When? (Software readiness)

This is all interesting discussion about accuracy of the camera but I have a slightly different take on it.

I simply don’t want the camera to claim sub-1/4" accuracy.

[Some speculation follows, but I feel pretty good about it]

Aside from the economic argument against it, anything that accurate will require a lot of work to maintain both on the GF side and on ours as end users. I think the “click and go” aspect of Glowforge is its strongest asset, and we’d lose a good bit of that if we chase down tighter placement accuracies that have diminishing returns (see economic argument above, and that’s only about the user’s economics, not the equation on GF’s side). I don’t want to get my camera to pixel accuracy only to have it go out of whack because humidity changes caused my table to shift somewhat, and causes some torsion in my GF frame, thus negating all that perfect accuracy. I don’t want to put in a material piece that I didn’t even notice was very slightly warped, throwing off my accuracy to the point where I ruin a cut.

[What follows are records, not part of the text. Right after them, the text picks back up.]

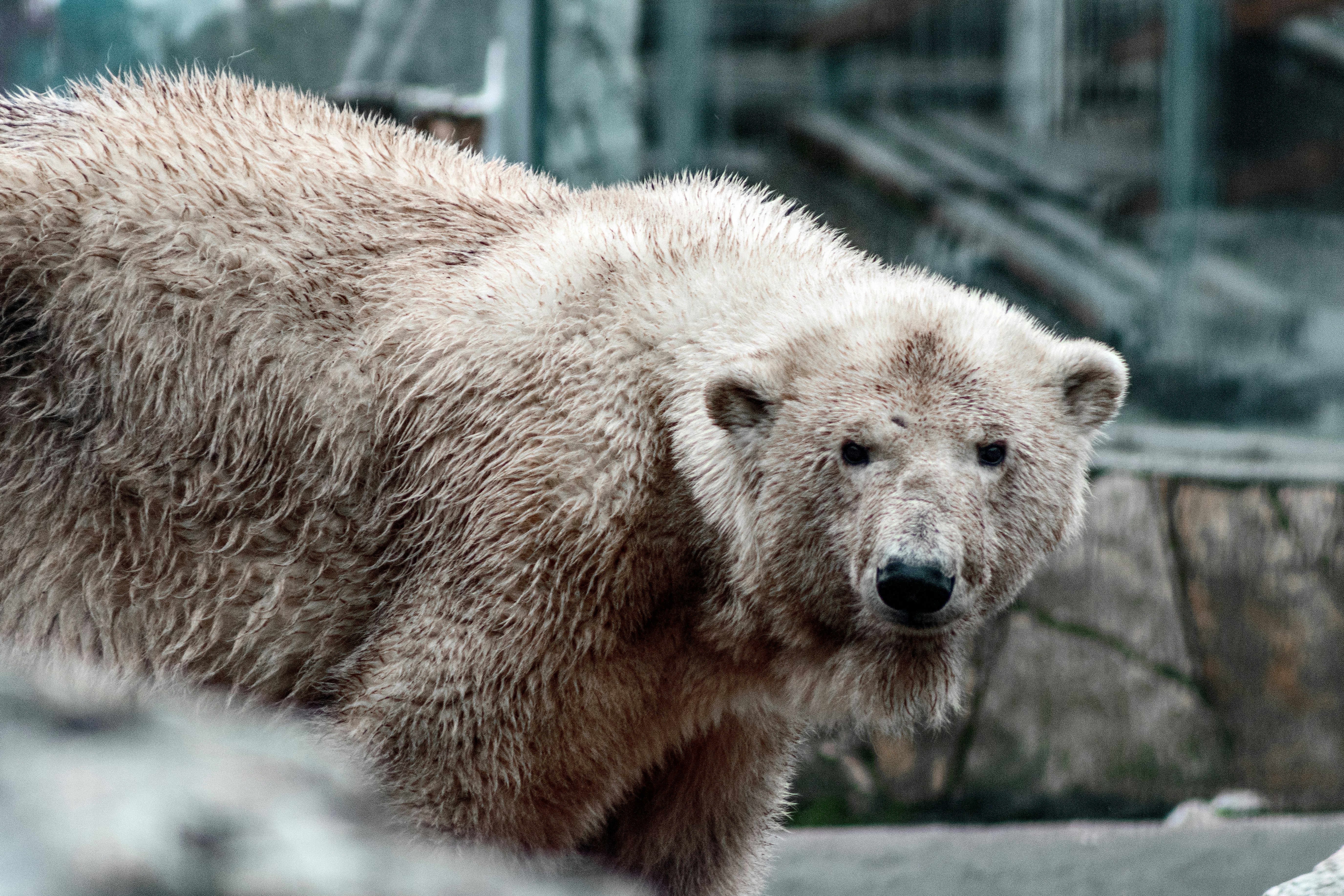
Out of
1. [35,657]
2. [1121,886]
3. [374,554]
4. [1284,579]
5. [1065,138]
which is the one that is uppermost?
[1065,138]

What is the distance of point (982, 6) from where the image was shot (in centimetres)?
607

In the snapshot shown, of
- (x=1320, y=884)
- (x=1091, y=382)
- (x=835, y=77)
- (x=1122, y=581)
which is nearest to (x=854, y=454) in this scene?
(x=1091, y=382)

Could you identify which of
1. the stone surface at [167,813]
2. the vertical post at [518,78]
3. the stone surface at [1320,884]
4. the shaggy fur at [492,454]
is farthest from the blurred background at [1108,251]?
the stone surface at [167,813]

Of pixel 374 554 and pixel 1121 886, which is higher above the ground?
pixel 374 554

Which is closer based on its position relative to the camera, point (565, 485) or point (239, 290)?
point (565, 485)

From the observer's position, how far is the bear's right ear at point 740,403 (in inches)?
118

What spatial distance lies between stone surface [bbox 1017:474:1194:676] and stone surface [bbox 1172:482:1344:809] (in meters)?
0.10

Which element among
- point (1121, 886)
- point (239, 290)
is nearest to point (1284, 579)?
point (1121, 886)

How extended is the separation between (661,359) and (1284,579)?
3.95m

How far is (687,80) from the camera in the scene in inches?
235

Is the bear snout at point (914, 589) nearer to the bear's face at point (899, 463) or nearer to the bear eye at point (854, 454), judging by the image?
the bear's face at point (899, 463)

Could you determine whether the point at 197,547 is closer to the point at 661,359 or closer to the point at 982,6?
the point at 661,359

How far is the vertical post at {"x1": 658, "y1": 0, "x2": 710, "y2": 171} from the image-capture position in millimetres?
5957

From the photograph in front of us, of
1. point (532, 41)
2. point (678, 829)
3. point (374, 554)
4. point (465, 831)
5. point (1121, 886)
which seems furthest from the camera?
point (532, 41)
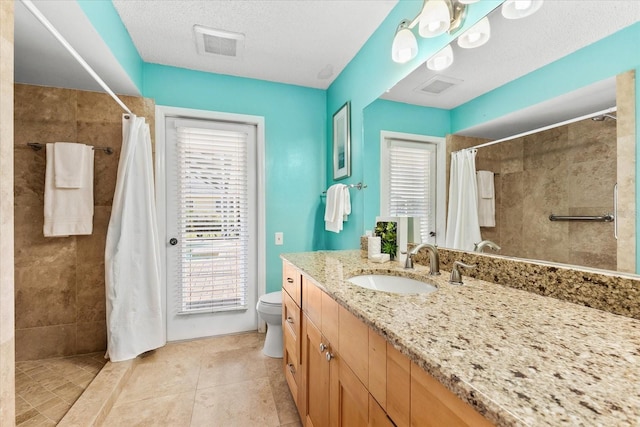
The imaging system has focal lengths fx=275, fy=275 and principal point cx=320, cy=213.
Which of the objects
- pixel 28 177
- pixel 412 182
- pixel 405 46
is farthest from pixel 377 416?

“…but these things don’t happen that often!” I can hear people saying. Not to you, but multiply that across all the people who use the GF in all the ways. People who keep the GF on a rolling cart. People who installed it in a non-climate-controlled garage. People who haven’t cleaned their lid camera lenses lately. People who installed a GF on a non-level surface. People who store their materials vertically vs horizontally. People who live in Minnesota and people who live in Puerto Rico and people who live in Austria, climate zones that are completely different from each other.

There are just a tremendous number of variables in terms of physical installation; variables that don’t move the needle enough to upset the 1/4" limit, but will likely throw off predictions in the sub-mm range. It’s a daunting task to do what you’re calling for in anything but a highly controlled environment. I just don’t see the benefits outweighing the costs to try to account for all that.

From GF’s more practical persective, if they claimed more than 1/4" accuracy it would no doubt lead to a sharp uptick in support calls. We already see enough “my alignment is off” posts as it is, that would skyrocket. I think the worst case would be for GF to roll out a system that is highly susceptible to environmental changes like this, giving us false expectations is absolutely worse than giving us a reasonable margin of error.

Essentially, having a reasonable and true expectation is what I think is important here. If you need higher accuracy of placement (anything less than 1/4" officially, probably less in most machines), I say optimize your workflow for jigs. You’ll save time, effort, materials, and frustration if you do.

[As an aside, and not to get too far off track, that’s where I think GF should be investing its development efforts: give us a dang pause action so jigging gets simpler and faster. They’re killing me over here.]